Constructing the \cdot ector Triangle
Identify all the forces acting on the body and resolve them into their components in the plane of interest.
Represent each force as a vector arrow whose length is proportional to the magnitude of the force and whose direction matches the line of action.
Place the first vector arbitrarily on the page.
From the head (arrow tip) of the first vector, draw the second vector, maintaining its correct magnitude and direction.
Continue this process for all forces. If the system is in equilibrium, the final head will meet the tail of the first vector, closing the triangle.
If the triangle does not close, the resultant vector is the line joining the start point to the final head; this resultant must be added to the system to achieve equilibrium.
Suggested diagram: A vector triangle showing three coplanar forces $\vec{F}_1$, $\vec{F}_2$, and $\vec{F}_3$ arranged head‑to‑tail, forming a closed triangle.
Worked Example
Three forces act on a particle in the horizontal plane:
$\vec{F}_1 = 40\ \text{N}$ directed $30^\circ$ above the positive $x$‑axis.
$\vec{F}_2 = 50\ \text{N}$ directed $120^\circ$ from the positive $x$‑axis.
$\vec{F}_3$ is unknown in magnitude and direction.

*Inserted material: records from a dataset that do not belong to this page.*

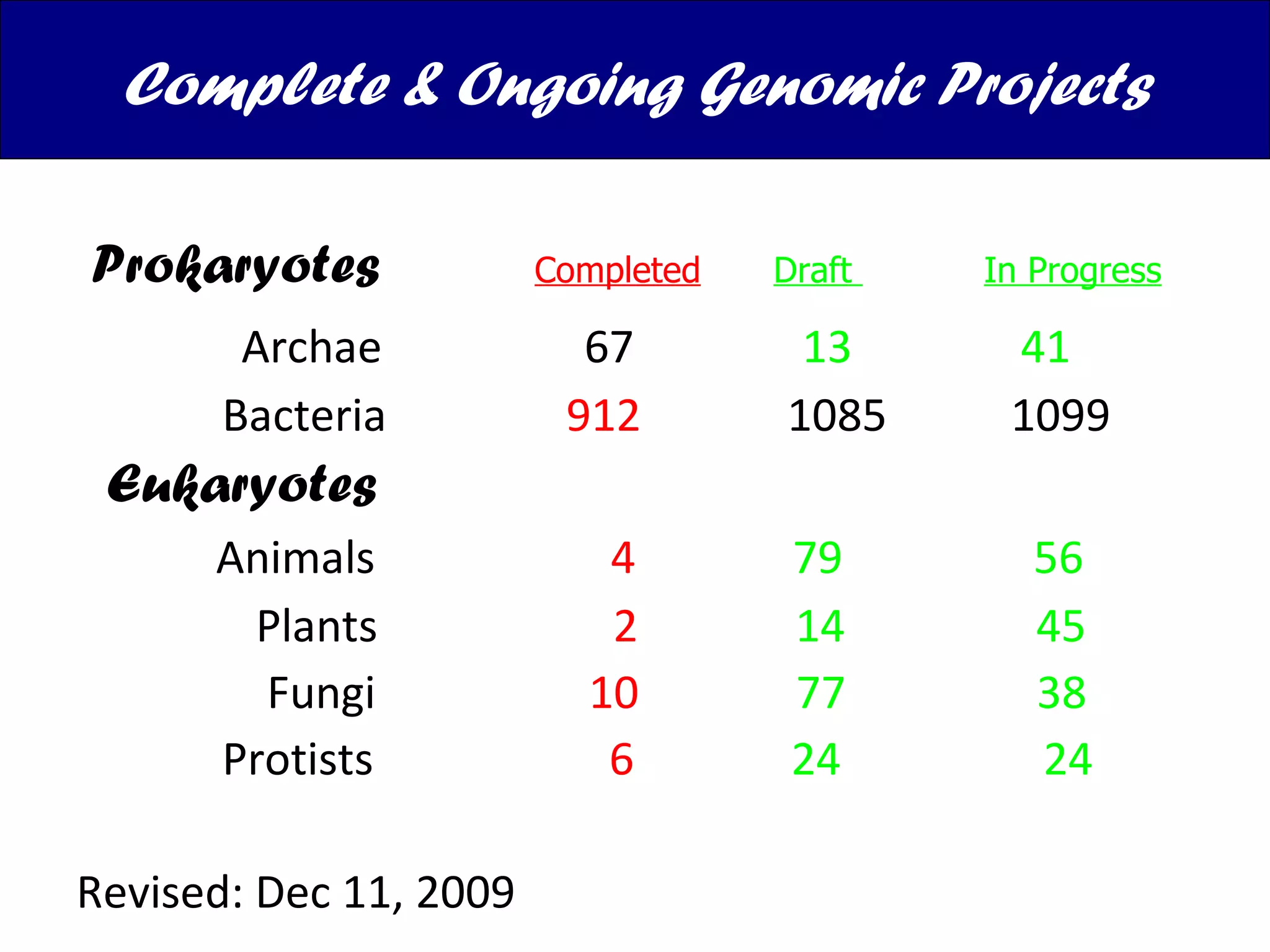 Complete & Ongoing Genomic Projects

| Prokaryotes | Completed | Draft | In Progress |
|---|---|---|---|
| Archae | 67 | 13 | 41 |
| Bacteria | 912 | 1085 | 1099 |
| Eukaryotes | | | |
| Animals | 4 | 79 | 56 |
| Plants | 2 | 14 | 45 |
| Fungi | 10 | 77 | 38 |
| Protists | 6 | 24 | 24 |

Revised: Dec 11, 2009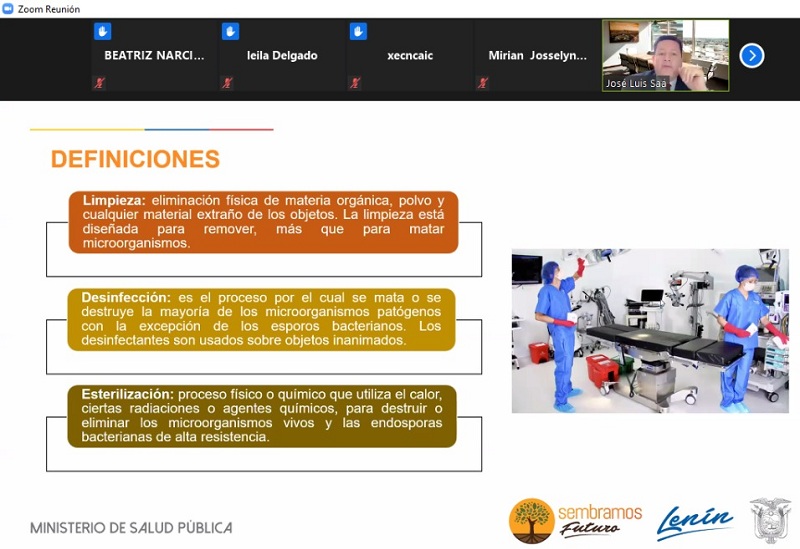 Zoom Reunión

BEATRIZ NARCI...

leila Delgado

xecncaic

Mirian Josselyn...

José Luis Saa

DEFINICIONES

Limpieza: eliminación física de materia orgánica, polvo y cualquier material extraño de los objetos. La limpieza está diseñada para remover, más que para matar microorganismos.

Desinfección: es el proceso por el cual se mata o se destruye la mayoría de los microorganismos patógenos con la excepción de los esporos bacterianos. Los desinfectantes son usados sobre objetos inanimados.

Esterilización: proceso físico o químico que utiliza el calor, ciertas radiaciones o agentes químicos, para destruir o eliminar los microorganismos vivos y las endosporas bacterianas de alta resistencia.

MINISTERIO DE SALUD PÚBLICA

sembramos Futuro

Lenín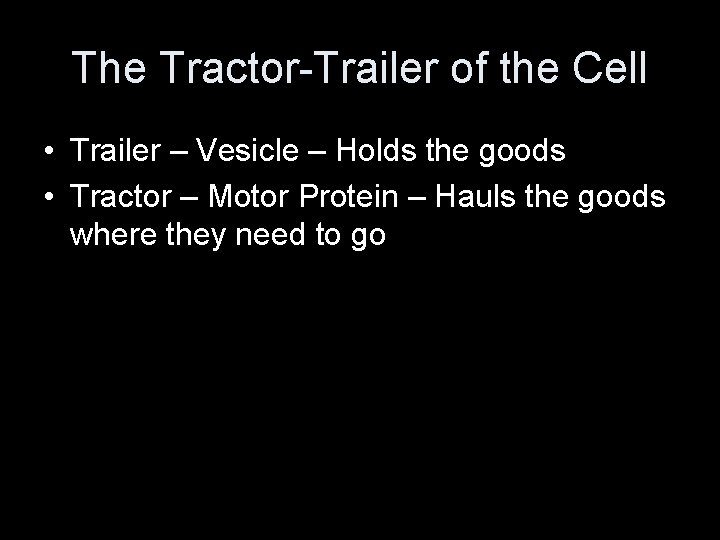 The Tractor-Trailer of the Cell

• Trailer – Vesicle – Holds the goods
• Tractor – Motor Protein – Hauls the goods where they need to go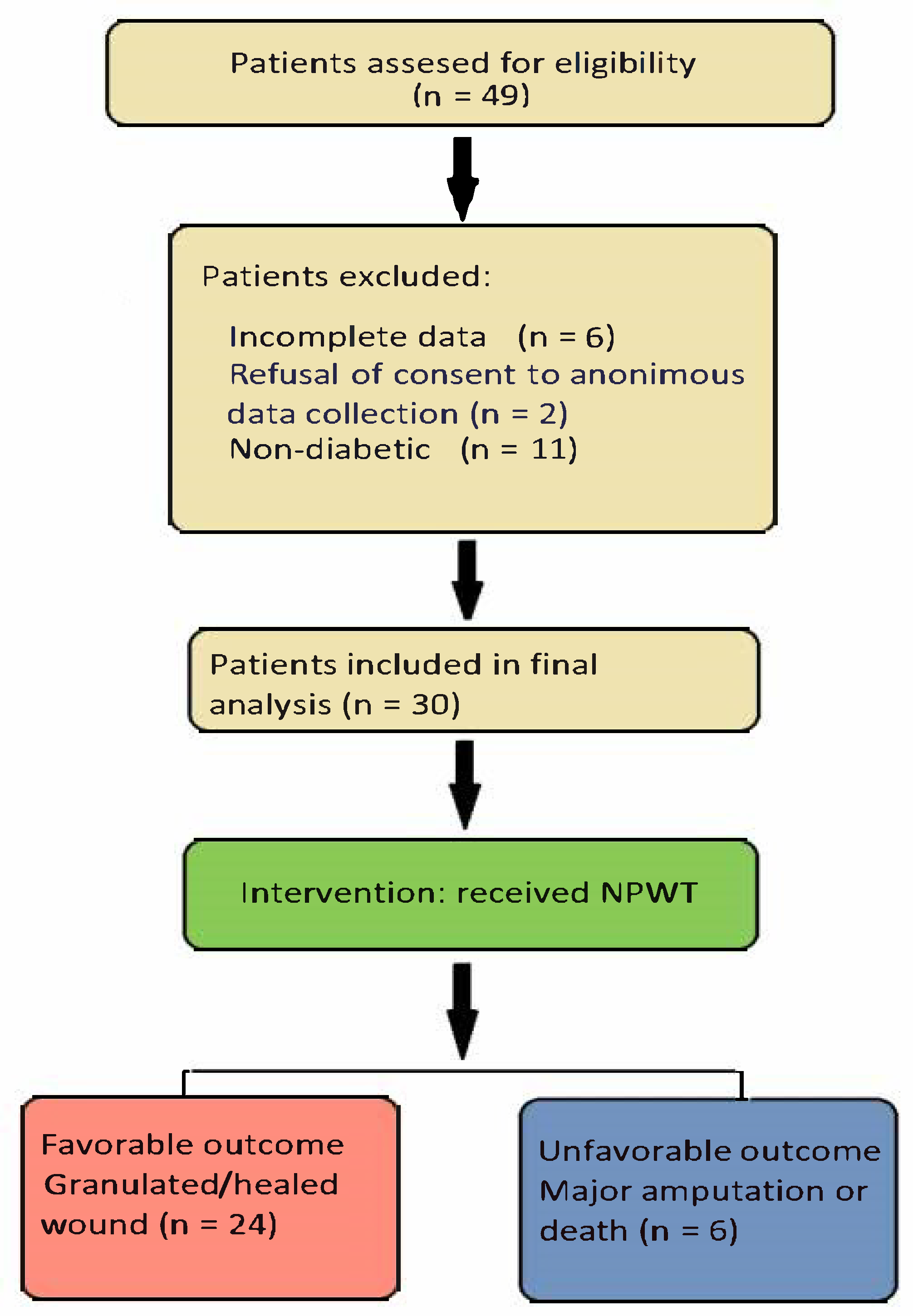 Patients assesed for eligibility
(n = 49)

Patients excluded:

Incomplete data (n = 6)
Refusal of consent to anonimous data collection (n = 2)
Non-diabetic (n = 11)

Patients included in final analysis (n = 30)

Intervention: received NPWT

Favorable outcome
Granulated/healed wound (n = 24)

Unfavorable outcome
Major amputation or death (n = 6)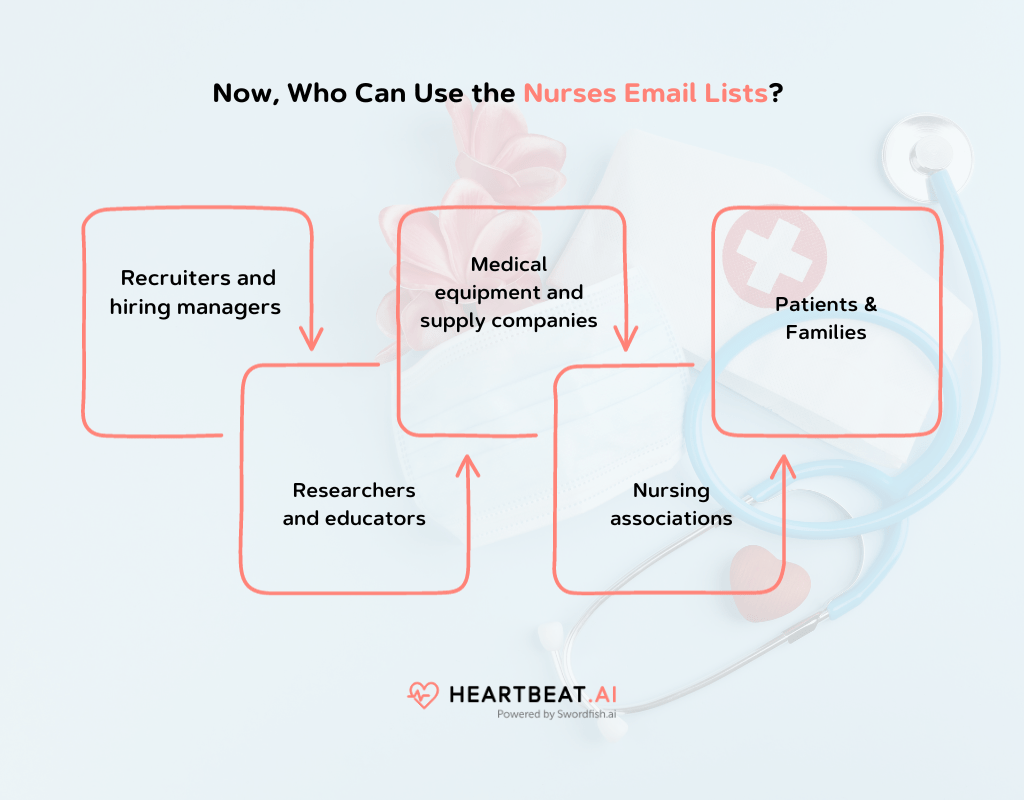 Now, Who Can Use the Nurses Email Lists?

Recruiters and hiring managers

Researchers and educators

Medical equipment and supply companies

Nursing associations

Patients & Families

HEARTBEAT.AI
Powered by Swordfish.ai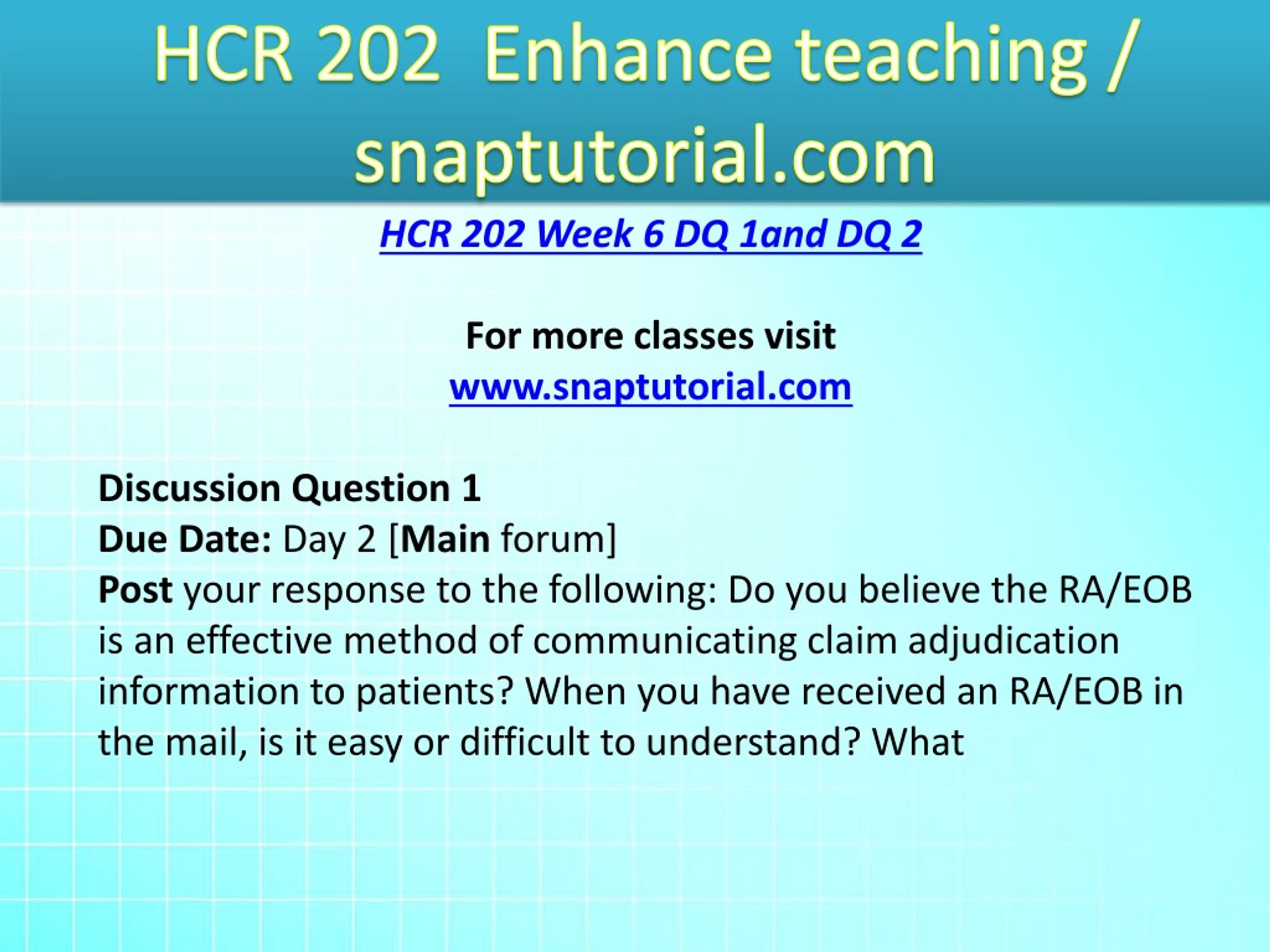 HCR 202  Enhance teaching / snaptutorial.com

HCR 202 Week 6 DQ 1and DQ 2

For more classes visit
www.snaptutorial.com

Discussion Question 1
Due Date: Day 2 [Main forum]
Post your response to the following: Do you believe the RA/EOB is an effective method of communicating claim adjudication information to patients? When you have received an RA/EOB in the mail, is it easy or difficult to understand? What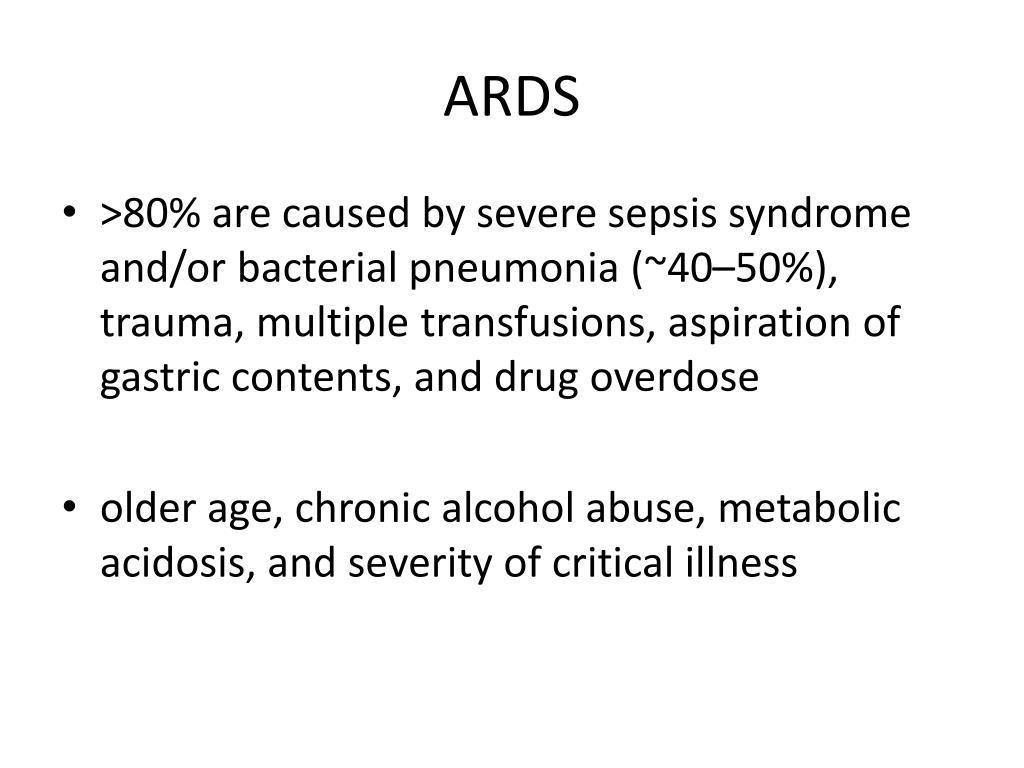 ARDS

• >80% are caused by severe sepsis syndrome and/or bacterial pneumonia (~40–50%), trauma, multiple transfusions, aspiration of gastric contents, and drug overdose

• older age, chronic alcohol abuse, metabolic acidosis, and severity of critical illness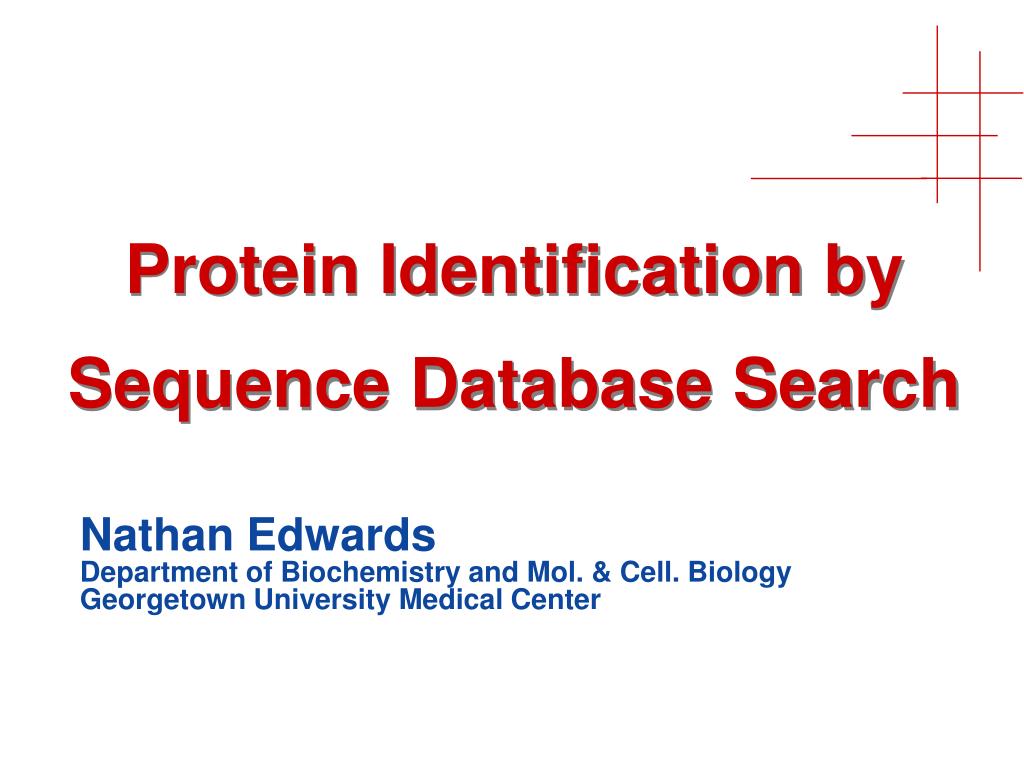 Protein Identification by Sequence Database Search

Nathan Edwards
Department of Biochemistry and Mol. & Cell. Biology
Georgetown University Medical Center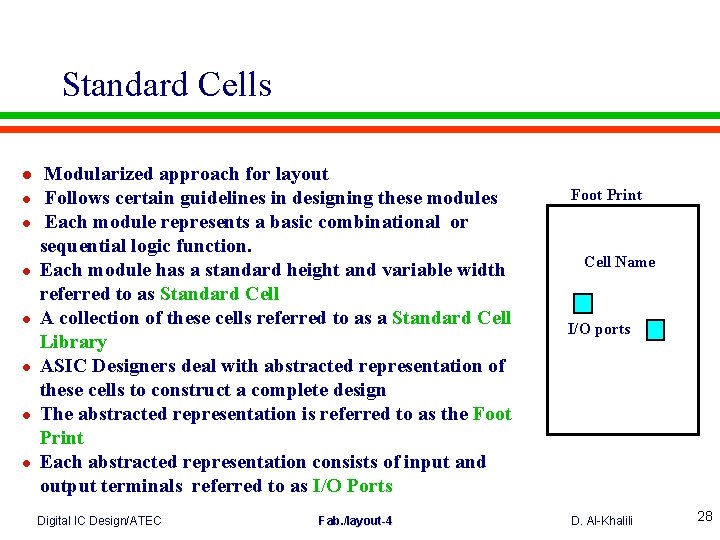 Standard Cells

- Modularized approach for layout
- Follows certain guidelines in designing these modules
- Each module represents a basic combinational or sequential logic function.
- Each module has a standard height and variable width referred to as Standard Cell
- A collection of these cells referred to as a Standard Cell Library
- ASIC Designers deal with abstracted representation of these cells to construct a complete design
- The abstracted representation is referred to as the Foot Print
- Each abstracted representation consists of input and output terminals referred to as I/O Ports

Foot Print

Cell Name

I/O ports

Digital IC Design/ATEC Fab./layout-4 D. Al-Khalili 28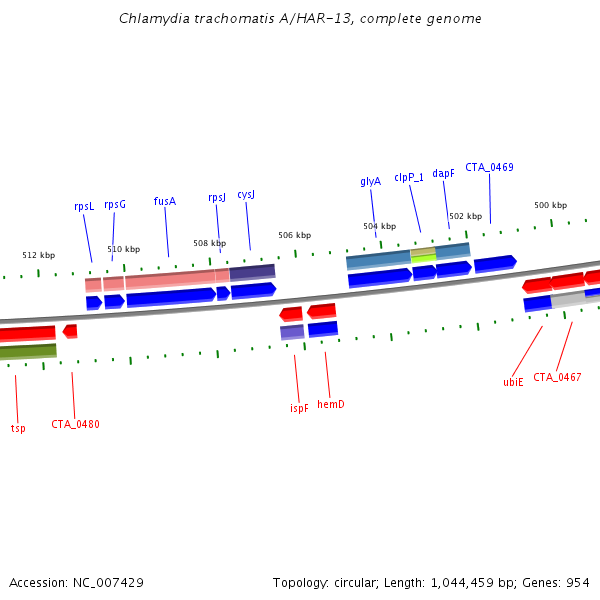 Chlamydia trachomatis A/HAR-13, complete genome

rpsL
rpsG
fusA
rpsJ
cysJ
glyA
clpP_1
dapF
CTA_0469

512 kbp
510 kbp
508 kbp
506 kbp
504 kbp
502 kbp
500 kbp

tsp
CTA_0480
ispF
hemD
ubiE
CTA_0467

Accession: NC_007429

Topology: circular; Length: 1,044,459 bp; Genes: 954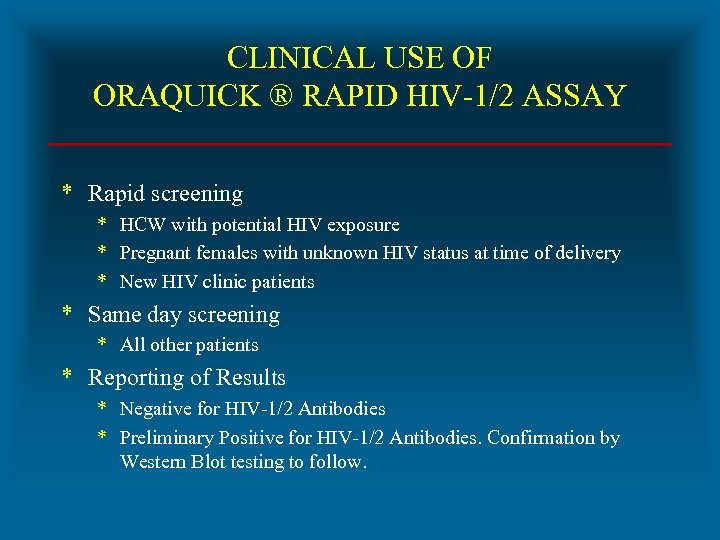 CLINICAL USE OF
ORAQUICK ® RAPID HIV-1/2 ASSAY

* Rapid screening
  * HCW with potential HIV exposure
  * Pregnant females with unknown HIV status at time of delivery
  * New HIV clinic patients
* Same day screening
  * All other patients
* Reporting of Results
  * Negative for HIV-1/2 Antibodies
  * Preliminary Positive for HIV-1/2 Antibodies. Confirmation by Western Blot testing to follow.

Determine the magnitude and direction of $\vec{F}_3$ required for equilibrium.
Solution Steps
Resolve $\vec{F}_1$ and $\vec{F}_2$ into components:
$$F_{1x}=40\cos30^\circ,\qquad F_{1y}=40\sin30^\circ$$
$$F_{2x}=50\cos120^\circ,\qquad F_{2y}=50\sin120^\circ$$
Find the resultant of the known forces:
$$R_x = F_{1x}+F_{2x}=9.6\ \text{N}$$
$$R_y = F_{1y}+F_{2y}=63.3\ \text{N}$$
For equilibrium, $\vec{F}_3$ must be equal in magnitude and opposite in direction to $\vec{R}$:
$$\vec{F}_3 = -\vec{R}$$
Magnitude of $\vec{F}_3$:
$$|\vec{F}_3| = \sqrt{R_x^2+R_y^2}= \sqrt{9.6^2+63.3^2}\approx 64.0\ \text{N}$$
Direction (measured from the positive $x$‑axis):
$$\theta = \tan^{-1}\!\left(\frac{R_y}{R_x}\right)=\tan^{-1}\!\left(\frac{63.3}{9.6}\right)\approx 81^\circ$$
Since $\vec{F}_3$ points opposite to $\vec{R}$, its direction is $81^\circ+180^\circ = 261^\circ$ from the positive $x$‑axis.
Summary Table
Step
Action
Result
1
Resolve known forces into components
Obtain $F_{ix}$ and $F_{iy}$ for each known force
2
Calculate resultant components $R_x$, $R_y$
$R_x = \sum F_{ix}$, $R_y = \sum F_{iy}$
3
Determine unknown force $\vec{F}_3$
$\vec{F}_3 = -\vec{R}$ (magnitude and direction)
4
Draw vector triangle
Closed triangle confirms equilibrium
Key Points to Remember
Equilibrium requires both $\sum F_x = 0$ and $\sum F_y = 0$ for coplanar forces.
The vector triangle is a visual check: if the forces close, the system is in equilibrium.
When an unknown force is required, it is equal and opposite to the resultant of the known forces.
Scale drawings must keep the length of each vector proportional to its magnitude.